Er blickte auf die Schublade, die er mit einem Passwort verschlossen hatte, das nur ein Parselmund sprechen konnte. Das Medaillon - es war das Medaillon, das nach ihm rief. Harry hatte das Gefühl, dass er das nicht tun sollte. Doch gleichzeitig war es, als würde eine zweite Stimme in ihm rufen: „Nimm es! Was soll schon schief gehen?"
„Sesam öffne dich!", zischte Harry sein Passwort und die Lade sprang auf. Darin lag das Medaillon, dass bei seinen Worten ebenfalls aufgesprungen sein musste. Wieder sahen ihn die beiden Augen an.
„Nimm mich und ich werde dich führen", sagte das Medaillon.
„Wohin willst du mich führen?" fragte Harry. Ohne dass er es bemerkt hatte, war seine Hand zum Medaillon gefahren und hatte es aus der Lade genommen.
„Du bist ein dunkler Zauberer. Ich fühle es - ich habe es in deinem Herzen gesehen. Du hast den Wunsch, das Vermächtnis einer alten Zaubererfamilie zu schützen - ich kann dir helfen", flüsterte die Stimme aus dem Medaillon nun.
„Und wie kannst mir dabei helfen?", fragte Harry.
„Ich kann Zauber nutzen, die das Ministerium nicht erkennt.
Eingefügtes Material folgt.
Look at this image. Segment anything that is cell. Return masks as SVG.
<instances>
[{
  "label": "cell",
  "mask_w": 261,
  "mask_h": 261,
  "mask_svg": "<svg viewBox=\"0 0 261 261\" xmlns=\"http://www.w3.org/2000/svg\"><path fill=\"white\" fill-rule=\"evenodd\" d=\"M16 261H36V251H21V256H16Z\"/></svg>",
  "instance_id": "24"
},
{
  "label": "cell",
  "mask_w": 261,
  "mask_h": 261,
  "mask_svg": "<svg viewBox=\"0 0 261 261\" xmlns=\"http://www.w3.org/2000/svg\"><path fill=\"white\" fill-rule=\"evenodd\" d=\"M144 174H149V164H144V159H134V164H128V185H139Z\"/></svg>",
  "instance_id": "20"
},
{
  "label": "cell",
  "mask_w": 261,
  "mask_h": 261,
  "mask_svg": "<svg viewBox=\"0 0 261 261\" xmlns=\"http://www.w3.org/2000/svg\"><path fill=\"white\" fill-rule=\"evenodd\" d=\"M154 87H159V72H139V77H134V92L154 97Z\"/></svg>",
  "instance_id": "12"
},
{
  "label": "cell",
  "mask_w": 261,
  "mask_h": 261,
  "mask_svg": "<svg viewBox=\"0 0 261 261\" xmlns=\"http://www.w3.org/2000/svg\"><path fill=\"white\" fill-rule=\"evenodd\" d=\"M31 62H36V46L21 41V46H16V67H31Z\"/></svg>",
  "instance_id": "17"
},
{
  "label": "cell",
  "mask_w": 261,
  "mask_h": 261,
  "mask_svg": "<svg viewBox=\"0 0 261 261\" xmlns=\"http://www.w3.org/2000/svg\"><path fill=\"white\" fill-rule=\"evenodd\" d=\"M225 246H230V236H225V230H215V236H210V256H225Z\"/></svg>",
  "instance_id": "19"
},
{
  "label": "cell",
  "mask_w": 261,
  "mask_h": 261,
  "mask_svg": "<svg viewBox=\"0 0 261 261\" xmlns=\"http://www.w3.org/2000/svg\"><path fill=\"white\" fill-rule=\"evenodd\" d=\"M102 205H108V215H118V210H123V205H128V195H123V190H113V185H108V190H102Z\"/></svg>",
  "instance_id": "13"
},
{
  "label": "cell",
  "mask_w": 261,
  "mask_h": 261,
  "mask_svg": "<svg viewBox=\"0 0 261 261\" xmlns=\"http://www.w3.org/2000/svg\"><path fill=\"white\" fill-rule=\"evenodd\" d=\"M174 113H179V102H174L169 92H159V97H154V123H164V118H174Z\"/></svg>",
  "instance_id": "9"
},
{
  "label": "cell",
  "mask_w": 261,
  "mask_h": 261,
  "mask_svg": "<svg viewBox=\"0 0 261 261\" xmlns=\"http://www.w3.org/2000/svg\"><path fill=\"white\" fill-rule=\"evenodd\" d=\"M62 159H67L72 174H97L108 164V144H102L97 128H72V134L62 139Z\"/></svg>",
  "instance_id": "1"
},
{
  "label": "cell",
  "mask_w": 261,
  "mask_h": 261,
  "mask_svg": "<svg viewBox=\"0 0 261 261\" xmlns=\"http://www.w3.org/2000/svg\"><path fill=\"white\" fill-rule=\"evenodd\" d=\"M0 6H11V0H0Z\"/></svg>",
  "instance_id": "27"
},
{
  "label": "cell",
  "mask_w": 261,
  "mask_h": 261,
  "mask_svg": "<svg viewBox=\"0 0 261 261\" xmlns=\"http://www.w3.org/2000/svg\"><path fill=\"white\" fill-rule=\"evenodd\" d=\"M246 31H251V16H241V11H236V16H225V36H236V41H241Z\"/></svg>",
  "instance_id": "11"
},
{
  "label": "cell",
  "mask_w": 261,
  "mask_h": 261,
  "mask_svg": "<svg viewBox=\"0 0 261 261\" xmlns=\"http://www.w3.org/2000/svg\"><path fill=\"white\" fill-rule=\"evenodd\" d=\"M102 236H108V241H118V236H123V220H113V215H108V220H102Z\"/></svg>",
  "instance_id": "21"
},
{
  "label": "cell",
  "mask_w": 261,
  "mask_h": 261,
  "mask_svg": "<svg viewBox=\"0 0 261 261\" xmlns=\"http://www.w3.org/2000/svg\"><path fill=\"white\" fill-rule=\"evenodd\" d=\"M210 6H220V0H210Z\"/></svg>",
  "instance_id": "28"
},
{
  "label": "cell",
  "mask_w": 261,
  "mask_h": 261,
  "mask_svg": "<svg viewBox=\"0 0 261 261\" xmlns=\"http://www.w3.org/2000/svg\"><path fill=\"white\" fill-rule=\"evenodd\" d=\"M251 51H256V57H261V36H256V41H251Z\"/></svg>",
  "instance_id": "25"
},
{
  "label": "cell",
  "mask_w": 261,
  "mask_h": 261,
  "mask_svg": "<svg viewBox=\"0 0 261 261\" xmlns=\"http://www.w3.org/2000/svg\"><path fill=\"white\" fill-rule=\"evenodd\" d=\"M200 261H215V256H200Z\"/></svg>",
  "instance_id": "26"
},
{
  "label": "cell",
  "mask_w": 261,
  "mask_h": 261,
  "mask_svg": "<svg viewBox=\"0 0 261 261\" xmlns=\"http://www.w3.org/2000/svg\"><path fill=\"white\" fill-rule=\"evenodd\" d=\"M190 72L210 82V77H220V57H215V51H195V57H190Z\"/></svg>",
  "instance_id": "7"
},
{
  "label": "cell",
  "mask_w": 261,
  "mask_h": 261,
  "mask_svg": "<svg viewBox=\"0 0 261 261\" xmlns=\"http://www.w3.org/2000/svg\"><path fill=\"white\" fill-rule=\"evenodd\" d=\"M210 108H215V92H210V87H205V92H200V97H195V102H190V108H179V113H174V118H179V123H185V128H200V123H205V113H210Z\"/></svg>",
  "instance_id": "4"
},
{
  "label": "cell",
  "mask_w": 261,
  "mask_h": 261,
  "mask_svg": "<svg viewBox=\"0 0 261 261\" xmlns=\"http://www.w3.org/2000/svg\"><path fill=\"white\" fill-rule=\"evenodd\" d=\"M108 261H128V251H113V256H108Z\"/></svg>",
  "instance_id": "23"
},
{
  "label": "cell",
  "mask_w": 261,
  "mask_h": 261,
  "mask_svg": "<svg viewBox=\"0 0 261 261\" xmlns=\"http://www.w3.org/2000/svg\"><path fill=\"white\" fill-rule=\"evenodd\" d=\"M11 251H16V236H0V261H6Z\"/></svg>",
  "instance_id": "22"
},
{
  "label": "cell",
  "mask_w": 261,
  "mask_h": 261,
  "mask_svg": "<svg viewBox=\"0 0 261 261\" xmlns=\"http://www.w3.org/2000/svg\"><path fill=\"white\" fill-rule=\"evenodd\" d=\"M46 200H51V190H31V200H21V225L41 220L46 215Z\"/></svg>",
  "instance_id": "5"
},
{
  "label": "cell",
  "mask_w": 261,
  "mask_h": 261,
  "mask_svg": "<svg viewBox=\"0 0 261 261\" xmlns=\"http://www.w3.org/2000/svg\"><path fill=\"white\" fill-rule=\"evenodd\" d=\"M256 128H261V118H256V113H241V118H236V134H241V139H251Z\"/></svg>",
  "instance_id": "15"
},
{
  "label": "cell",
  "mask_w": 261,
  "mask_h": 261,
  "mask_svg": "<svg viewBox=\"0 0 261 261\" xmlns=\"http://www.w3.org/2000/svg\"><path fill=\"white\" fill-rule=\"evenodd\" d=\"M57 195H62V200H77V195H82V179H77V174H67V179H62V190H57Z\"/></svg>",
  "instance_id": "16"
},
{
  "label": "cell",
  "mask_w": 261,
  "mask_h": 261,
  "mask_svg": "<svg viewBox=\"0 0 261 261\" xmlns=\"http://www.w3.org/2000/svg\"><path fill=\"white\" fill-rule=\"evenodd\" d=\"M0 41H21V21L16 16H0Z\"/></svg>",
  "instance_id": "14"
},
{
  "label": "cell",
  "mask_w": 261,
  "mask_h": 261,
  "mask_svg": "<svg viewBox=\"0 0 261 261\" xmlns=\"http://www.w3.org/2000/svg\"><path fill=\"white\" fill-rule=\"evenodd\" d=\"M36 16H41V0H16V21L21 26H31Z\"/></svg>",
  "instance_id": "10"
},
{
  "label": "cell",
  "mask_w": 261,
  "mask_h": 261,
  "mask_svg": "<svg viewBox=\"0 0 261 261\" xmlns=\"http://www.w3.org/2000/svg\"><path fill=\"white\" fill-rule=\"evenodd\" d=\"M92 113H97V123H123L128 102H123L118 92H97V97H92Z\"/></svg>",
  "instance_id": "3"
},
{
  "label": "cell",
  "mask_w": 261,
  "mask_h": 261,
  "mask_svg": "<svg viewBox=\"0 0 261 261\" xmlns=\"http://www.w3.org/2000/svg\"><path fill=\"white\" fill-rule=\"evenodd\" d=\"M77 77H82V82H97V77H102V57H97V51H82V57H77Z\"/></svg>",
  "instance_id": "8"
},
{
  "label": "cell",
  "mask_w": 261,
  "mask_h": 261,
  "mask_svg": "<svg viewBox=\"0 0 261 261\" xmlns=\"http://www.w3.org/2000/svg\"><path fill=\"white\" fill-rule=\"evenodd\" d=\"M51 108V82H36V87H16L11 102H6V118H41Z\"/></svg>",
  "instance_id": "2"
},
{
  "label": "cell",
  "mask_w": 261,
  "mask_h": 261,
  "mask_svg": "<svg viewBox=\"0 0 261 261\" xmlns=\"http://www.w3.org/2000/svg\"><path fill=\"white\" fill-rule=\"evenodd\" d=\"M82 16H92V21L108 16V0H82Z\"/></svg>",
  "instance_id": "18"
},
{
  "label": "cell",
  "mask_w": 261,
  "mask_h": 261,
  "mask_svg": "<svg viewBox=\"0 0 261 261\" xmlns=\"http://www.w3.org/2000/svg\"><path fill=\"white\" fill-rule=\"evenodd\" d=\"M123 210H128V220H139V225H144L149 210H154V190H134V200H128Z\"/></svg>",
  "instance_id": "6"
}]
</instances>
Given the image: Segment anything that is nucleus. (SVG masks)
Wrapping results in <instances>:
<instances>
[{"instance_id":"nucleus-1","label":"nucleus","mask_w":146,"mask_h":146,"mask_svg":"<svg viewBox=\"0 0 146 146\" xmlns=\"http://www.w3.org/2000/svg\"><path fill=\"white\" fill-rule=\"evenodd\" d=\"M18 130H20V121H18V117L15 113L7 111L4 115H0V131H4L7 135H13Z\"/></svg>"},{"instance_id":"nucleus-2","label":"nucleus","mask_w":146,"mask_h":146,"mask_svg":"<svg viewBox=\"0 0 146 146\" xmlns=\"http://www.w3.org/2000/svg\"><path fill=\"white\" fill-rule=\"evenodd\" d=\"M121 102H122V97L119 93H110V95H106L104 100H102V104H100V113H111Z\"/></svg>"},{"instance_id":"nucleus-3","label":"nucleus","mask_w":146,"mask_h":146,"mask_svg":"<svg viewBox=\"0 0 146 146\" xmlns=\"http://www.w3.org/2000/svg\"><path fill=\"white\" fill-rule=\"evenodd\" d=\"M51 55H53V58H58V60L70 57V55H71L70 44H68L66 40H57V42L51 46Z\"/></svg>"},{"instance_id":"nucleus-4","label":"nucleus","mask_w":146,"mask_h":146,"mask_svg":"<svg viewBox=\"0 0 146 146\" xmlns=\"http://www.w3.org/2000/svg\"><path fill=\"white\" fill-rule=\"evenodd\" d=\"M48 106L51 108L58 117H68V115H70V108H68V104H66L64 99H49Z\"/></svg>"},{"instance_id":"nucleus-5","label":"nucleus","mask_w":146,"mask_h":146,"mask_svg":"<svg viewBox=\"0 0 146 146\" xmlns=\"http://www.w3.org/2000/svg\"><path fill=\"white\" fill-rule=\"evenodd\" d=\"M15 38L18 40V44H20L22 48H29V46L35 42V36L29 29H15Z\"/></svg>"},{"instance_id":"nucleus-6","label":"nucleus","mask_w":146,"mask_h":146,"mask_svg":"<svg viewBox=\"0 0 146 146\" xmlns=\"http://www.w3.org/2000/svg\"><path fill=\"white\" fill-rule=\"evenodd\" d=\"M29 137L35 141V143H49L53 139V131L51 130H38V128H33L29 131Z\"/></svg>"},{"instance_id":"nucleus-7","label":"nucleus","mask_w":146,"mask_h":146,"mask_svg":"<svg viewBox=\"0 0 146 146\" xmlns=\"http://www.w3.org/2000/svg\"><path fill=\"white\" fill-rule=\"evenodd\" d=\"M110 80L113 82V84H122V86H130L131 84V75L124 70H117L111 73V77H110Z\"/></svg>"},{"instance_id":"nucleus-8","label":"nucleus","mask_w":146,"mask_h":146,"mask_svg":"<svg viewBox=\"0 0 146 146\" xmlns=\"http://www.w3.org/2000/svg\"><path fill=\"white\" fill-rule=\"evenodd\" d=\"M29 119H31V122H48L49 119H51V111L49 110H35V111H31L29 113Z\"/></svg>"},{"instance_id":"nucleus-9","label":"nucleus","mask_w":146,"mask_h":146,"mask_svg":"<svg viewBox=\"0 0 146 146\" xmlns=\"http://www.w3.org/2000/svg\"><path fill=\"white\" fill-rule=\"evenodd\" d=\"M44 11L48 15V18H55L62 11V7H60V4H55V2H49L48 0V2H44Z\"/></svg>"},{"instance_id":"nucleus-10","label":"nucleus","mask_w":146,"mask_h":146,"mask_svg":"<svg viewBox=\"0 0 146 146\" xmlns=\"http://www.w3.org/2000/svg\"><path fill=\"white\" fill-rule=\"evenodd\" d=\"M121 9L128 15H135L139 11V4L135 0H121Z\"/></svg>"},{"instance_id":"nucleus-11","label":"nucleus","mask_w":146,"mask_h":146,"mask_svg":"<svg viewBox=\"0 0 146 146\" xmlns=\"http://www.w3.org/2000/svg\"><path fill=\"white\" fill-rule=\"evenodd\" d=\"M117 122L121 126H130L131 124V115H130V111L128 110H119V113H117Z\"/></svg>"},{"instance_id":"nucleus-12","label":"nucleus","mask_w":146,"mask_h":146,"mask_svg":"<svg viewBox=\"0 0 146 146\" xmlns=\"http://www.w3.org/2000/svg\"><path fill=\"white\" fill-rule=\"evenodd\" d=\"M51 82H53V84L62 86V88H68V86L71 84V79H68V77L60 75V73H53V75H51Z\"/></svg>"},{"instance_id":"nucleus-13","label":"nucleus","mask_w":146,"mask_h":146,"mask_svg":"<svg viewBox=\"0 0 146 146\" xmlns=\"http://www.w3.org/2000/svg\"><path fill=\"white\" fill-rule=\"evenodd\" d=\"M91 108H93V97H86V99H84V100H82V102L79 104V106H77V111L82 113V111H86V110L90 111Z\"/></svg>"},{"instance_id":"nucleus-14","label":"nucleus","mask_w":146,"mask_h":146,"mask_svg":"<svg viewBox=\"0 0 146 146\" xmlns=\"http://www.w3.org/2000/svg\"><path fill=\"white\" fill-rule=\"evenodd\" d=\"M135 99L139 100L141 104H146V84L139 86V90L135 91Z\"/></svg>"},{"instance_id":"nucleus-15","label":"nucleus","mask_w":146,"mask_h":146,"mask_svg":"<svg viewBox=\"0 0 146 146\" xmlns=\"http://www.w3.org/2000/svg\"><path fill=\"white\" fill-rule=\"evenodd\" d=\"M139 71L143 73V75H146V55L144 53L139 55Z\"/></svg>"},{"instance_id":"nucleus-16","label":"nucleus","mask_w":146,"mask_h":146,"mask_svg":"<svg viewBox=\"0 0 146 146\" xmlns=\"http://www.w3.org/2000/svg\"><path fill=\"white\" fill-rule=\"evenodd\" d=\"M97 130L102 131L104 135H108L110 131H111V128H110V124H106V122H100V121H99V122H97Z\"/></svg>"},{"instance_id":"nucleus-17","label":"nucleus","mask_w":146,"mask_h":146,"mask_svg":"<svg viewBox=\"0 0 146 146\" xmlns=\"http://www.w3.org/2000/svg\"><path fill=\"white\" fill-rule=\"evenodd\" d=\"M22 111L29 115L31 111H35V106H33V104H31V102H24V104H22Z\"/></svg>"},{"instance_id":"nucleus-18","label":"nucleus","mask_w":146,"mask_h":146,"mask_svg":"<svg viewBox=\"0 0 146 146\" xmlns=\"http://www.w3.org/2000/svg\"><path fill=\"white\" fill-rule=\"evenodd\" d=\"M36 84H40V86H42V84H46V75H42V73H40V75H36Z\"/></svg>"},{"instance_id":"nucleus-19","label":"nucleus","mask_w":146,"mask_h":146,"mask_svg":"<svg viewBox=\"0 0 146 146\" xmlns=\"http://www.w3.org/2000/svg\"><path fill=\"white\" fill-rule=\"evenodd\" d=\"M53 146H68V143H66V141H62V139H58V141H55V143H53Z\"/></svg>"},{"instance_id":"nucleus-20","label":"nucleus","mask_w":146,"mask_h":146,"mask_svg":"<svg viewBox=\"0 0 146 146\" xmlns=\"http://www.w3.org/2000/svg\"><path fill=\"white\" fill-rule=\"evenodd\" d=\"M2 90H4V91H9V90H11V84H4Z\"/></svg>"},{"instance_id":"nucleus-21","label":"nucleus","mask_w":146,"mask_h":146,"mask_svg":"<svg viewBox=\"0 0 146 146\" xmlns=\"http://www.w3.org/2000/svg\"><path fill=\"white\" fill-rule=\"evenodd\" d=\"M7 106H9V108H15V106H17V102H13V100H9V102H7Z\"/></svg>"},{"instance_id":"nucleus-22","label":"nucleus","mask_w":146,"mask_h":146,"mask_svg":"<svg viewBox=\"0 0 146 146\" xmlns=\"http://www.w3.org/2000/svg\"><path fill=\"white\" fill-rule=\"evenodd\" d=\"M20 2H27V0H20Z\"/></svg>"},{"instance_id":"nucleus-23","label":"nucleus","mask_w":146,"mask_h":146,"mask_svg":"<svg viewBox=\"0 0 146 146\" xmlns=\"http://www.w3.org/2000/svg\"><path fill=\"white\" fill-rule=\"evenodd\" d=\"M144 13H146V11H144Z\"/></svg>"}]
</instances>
Zauber, um die Türe der Kammer zu öffnen", antwortete das Medaillon. Harry war unsicher, was er machen sollte. Einerseits war es eine einmalige Gelegenheit, andererseits konnte er nicht umhin, an den Vorfall mit der Kammer des Schreckens zu denken, als er so dastand und mit einem Medaillon sprach. Doch wie durch eine unsichtbare Kraft gelenkt, legte er das Medaillon schließlich um.
„Ich bringe dich zur Vorratskammer", beschloss Harry. Es war, als ob seine Schritte ferngesteuert waren.
„Warte hier!", zischte er Kundalini zu, die nervös mit der Schwanzspitze zuckte. Er ging am vernagelten Porträt von Sirius' Mutter vorbei, durch die Küche und stand vor der Kammer.
Als würde jemand anderes seine Arme lenken, nahm er das Medaillon ab und hielt es vor das Schloss. Das Medaillon leuchtete auf und es war, als würde ihn eine warme Brise umgeben. Harrys Herz klopfte schneller, als er hörte, wie das Schloss der Türe aufsprang.
Die Vorratskammer war nicht besonders groß. Gerade groß genug, dass ein erwachsener Mann darin Platz finden konnte und auch die Möglichkeit hatte, sich umzudrehen. An den Wänden waren morsche Holzregale angebracht und einige Spinnen kletterten in den Ecken herum. Auf den Regalen befanden sich etwa vier Dutzend Bücher. Wieder war es, als ob jemand anderer seine Arme führte, als er die Bücher der Reihe nach durchsuchte. Ohne zu wissen warum, hatte er sich für sechs der Bücher entschieden. Eines davon war jenes Buch, dass er am ersten Abend in diesem Haus entdeckt hatte. Die Geheimnisse der dunkelsten Kunst.